Sonuç? Hiç bu kadar sıcak olmamış bir gezegen. 1880'den bu yana en sıcak 10 yılın dokuzu 2005'ten beri yaşandı ve kaydedilen en sıcak 5 yılın tümü 2015'ten beri yaşandı. İklim değişikliğini reddedenler, yükselen küresel sıcaklıklarda bir "duraklama" veya "yavaşlama" olduğunu iddia ettiler, Çevresel Araştırma Mektupları dergisinde yayınlanan 2018 tarihli bir makale de dahil olmak üzere çok sayıda araştırma bu iddiayı çürüttü. Küresel ısınmanın etkileri şimdiden dünyanın dört bir yanındaki insanlara zarar veriyor.

Şimdi iklim bilimcileri, dünyadaki günlük yaşamın en kötü, en yıkıcı etkilerinin damgasını vurduğu bir gelecekten kaçınmak istiyorsak, küresel ısınmayı 2040 yılına kadar 1,5 santigrat derece ile sınırlamamız gerektiği sonucuna vardılar: Aşırı kuraklıklar, orman yangınları, seller, ve toplu olarak iklim değişikliği olarak adlandırdığımız fırtınalar ve diğer felaketler. Bu etkiler şu ya da bu şekilde tüm insanlar tarafından hissediliyor, ancak en şiddetli şekilde, iklim değişikliğinin genellikle yoksulluğun, yerinden edilmenin, açlığın ve sosyal huzursuzluğun ana itici gücü olduğu ayrıcalıklardan yoksun, ekonomik olarak marjinalleştirilmiş insanlar tarafından yaşanıyor.
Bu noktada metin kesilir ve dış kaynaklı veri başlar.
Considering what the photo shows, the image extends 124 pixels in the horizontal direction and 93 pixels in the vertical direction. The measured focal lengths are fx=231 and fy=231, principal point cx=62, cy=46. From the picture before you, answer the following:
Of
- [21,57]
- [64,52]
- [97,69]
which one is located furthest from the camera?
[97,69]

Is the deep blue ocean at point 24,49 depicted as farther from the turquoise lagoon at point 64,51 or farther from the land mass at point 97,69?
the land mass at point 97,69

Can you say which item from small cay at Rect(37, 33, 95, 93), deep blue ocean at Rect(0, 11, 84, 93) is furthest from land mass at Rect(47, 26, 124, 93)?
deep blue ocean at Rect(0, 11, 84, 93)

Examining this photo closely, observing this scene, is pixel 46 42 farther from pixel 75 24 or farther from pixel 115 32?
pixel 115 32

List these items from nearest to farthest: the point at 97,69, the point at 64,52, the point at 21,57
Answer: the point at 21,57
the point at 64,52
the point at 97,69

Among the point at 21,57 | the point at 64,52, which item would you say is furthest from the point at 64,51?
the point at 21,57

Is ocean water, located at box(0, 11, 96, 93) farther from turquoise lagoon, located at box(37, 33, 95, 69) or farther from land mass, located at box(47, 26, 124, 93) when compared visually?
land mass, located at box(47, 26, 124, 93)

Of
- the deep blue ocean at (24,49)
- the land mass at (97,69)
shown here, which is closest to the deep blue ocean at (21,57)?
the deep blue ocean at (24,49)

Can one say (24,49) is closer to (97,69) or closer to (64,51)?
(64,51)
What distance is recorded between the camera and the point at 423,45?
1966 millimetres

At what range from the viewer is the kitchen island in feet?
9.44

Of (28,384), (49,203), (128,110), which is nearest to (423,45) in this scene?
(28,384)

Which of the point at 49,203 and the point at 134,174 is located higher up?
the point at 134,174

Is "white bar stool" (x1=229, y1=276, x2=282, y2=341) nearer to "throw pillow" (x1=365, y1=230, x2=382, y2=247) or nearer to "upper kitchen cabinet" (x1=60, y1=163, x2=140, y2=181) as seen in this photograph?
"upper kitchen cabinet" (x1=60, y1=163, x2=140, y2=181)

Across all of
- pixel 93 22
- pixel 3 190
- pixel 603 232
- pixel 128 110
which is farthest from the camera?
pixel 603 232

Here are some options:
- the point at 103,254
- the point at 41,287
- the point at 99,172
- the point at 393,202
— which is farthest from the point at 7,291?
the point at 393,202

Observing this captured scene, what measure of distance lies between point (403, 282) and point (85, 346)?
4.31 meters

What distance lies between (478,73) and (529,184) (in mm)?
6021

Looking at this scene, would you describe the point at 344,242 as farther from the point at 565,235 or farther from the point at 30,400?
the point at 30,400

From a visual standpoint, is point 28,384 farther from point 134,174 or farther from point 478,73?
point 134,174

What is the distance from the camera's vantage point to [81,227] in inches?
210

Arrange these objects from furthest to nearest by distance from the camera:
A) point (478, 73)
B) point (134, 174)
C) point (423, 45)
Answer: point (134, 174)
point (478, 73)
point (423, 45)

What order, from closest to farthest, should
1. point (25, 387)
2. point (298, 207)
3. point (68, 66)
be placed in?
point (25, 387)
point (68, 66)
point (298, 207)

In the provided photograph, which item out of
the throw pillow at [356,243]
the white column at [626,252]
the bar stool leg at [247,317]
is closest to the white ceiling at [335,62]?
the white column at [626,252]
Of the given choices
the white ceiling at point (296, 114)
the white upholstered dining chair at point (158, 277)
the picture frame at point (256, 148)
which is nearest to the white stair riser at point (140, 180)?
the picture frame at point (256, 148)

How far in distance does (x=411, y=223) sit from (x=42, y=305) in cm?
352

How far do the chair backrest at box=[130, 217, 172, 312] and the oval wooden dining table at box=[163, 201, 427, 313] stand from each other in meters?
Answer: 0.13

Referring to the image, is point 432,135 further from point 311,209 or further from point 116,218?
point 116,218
Küresel Isınma Neden Olur?
Küresel ısınma, karbondioksit (CO2) ve diğer hava kirleticileri atmosferde biriktiğinde ve dünya yüzeyinden seken güneş ışığını ve güneş radyasyonunu emdiğinde meydana gelir. Normalde bu radyasyon uzaya kaçar, ancak atmosferde yıllarca hatta yüzyıllarca kalabilen bu kirleticiler ısıyı hapseder ve gezegenin daha da ısınmasına neden olur. Bu ısı tutucu kirleticiler - özellikle karbondioksit, metan, nitröz oksit, su buharı ve sentetik florlu gazlar - sera gazları olarak bilinir ve etkilerine de sera etkisi denir. Doğal döngüler ve dalgalanmalar, dünya ikliminin son 800.000 yılda birkaç kez değişmesine neden olsa da, içinde bulunduğumuz küresel ısınma çağı, doğrudan insan faaliyetlerine, özellikle de kömür, petrol, benzin ve doğal gaz gibi fosil yakıtları yakmamıza atfedilebilir.

Tehlikeli iklim değişikliğini durdurmak, dünya çapında fosil yakıtlara alternatiflerin yanı sıra emisyonlarda çok derin kesintiler yapılmasını gerektirir. İyi haber şu ki, dünyanın dört bir yanındaki ülkeler, 2015 Paris İklim Anlaşması'nın bir parçası olarak, bu standartları karşılamak ve hatta aşmak için yeni standartlar belirleyerek ve yeni politikalar oluşturarak emisyonlarını düşürmeyi resmen taahhüt etti. Pek iyi olmayan haber şu ki, yeterince hızlı çalışmıyoruz. Bilim adamları, iklim değişikliğinin en kötü etkilerinden kaçınmak için 2030 yılına kadar küresel karbon emisyonlarını yüzde 40'a kadar azaltmamız gerektiğini söylüyor. Fosil yakıta dayalı üretimden rüzgar ve güneş gibi yenilenebilir enerji kaynaklarına geçiş, arabalarımızı ve kamyonlarımızı elektriklendirmek ve binalarımızda, cihazlarımızda ve endüstrilerimizde enerji verimliliğini en üst düzeye çıkarmak, alabileceğimiz önlemlerden sadece birkaçı.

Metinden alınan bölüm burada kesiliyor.